Problem details: Convert the rows below into a JSON list of strings with one string per line, skipping blank lines. Leave the pictures out of the list.

* START Excerpted data *

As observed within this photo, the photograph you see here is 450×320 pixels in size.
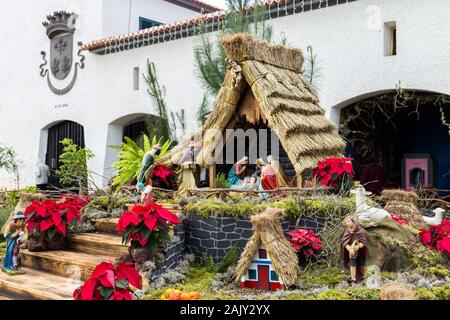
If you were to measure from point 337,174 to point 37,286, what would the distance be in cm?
461

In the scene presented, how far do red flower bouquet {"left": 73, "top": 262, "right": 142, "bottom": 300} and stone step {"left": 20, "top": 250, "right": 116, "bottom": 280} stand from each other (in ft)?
6.75

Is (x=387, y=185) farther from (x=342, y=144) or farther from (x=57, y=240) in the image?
(x=57, y=240)

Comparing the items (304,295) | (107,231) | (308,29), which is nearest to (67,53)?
(308,29)

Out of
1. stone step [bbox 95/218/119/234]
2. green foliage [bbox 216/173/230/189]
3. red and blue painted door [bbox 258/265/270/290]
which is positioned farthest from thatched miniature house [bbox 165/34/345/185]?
red and blue painted door [bbox 258/265/270/290]

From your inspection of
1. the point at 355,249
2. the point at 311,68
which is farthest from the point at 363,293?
the point at 311,68

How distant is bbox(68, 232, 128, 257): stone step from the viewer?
7289 millimetres

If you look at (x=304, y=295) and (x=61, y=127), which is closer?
(x=304, y=295)

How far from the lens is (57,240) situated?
786 centimetres

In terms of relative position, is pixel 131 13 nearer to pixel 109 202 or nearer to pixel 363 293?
pixel 109 202

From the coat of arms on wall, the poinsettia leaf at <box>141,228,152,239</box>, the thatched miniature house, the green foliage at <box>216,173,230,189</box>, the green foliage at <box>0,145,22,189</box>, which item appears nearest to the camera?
the poinsettia leaf at <box>141,228,152,239</box>

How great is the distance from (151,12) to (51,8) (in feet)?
12.3

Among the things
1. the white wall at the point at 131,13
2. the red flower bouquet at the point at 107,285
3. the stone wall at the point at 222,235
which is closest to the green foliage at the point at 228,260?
the stone wall at the point at 222,235

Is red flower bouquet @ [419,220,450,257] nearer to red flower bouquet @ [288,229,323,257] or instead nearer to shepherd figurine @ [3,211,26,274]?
red flower bouquet @ [288,229,323,257]

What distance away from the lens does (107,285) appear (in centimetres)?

* END Excerpted data *

Task output:
[
  "As observed within this photo, the photograph you see here is 450×320 pixels in size.",
  "If you were to measure from point 337,174 to point 37,286, what would the distance be in cm?",
  "461",
  "In the scene presented, how far do red flower bouquet {\"left\": 73, \"top\": 262, \"right\": 142, \"bottom\": 300} and stone step {\"left\": 20, \"top\": 250, \"right\": 116, \"bottom\": 280} stand from each other (in ft)?",
  "6.75",
  "Is (x=387, y=185) farther from (x=342, y=144) or farther from (x=57, y=240) in the image?",
  "(x=57, y=240)",
  "Comparing the items (304,295) | (107,231) | (308,29), which is nearest to (67,53)?",
  "(308,29)",
  "Out of",
  "1. stone step [bbox 95/218/119/234]",
  "2. green foliage [bbox 216/173/230/189]",
  "3. red and blue painted door [bbox 258/265/270/290]",
  "which is positioned farthest from thatched miniature house [bbox 165/34/345/185]?",
  "red and blue painted door [bbox 258/265/270/290]",
  "From your inspection of",
  "1. the point at 355,249",
  "2. the point at 311,68",
  "which is farthest from the point at 363,293?",
  "the point at 311,68",
  "How distant is bbox(68, 232, 128, 257): stone step from the viewer?",
  "7289 millimetres",
  "If you look at (x=304, y=295) and (x=61, y=127), which is closer?",
  "(x=304, y=295)",
  "How far from the lens is (57,240) situated?",
  "786 centimetres",
  "In terms of relative position, is pixel 131 13 nearer to pixel 109 202 or nearer to pixel 363 293?",
  "pixel 109 202",
  "From the coat of arms on wall, the poinsettia leaf at <box>141,228,152,239</box>, the thatched miniature house, the green foliage at <box>216,173,230,189</box>, the green foliage at <box>0,145,22,189</box>, which item appears nearest to the camera?",
  "the poinsettia leaf at <box>141,228,152,239</box>",
  "How great is the distance from (151,12) to (51,8) (in feet)?",
  "12.3",
  "Among the things",
  "1. the white wall at the point at 131,13",
  "2. the red flower bouquet at the point at 107,285",
  "3. the stone wall at the point at 222,235",
  "which is closest to the green foliage at the point at 228,260?",
  "the stone wall at the point at 222,235",
  "Is red flower bouquet @ [419,220,450,257] nearer to red flower bouquet @ [288,229,323,257] or instead nearer to shepherd figurine @ [3,211,26,274]?",
  "red flower bouquet @ [288,229,323,257]",
  "What distance away from the lens does (107,285) appear (in centimetres)?"
]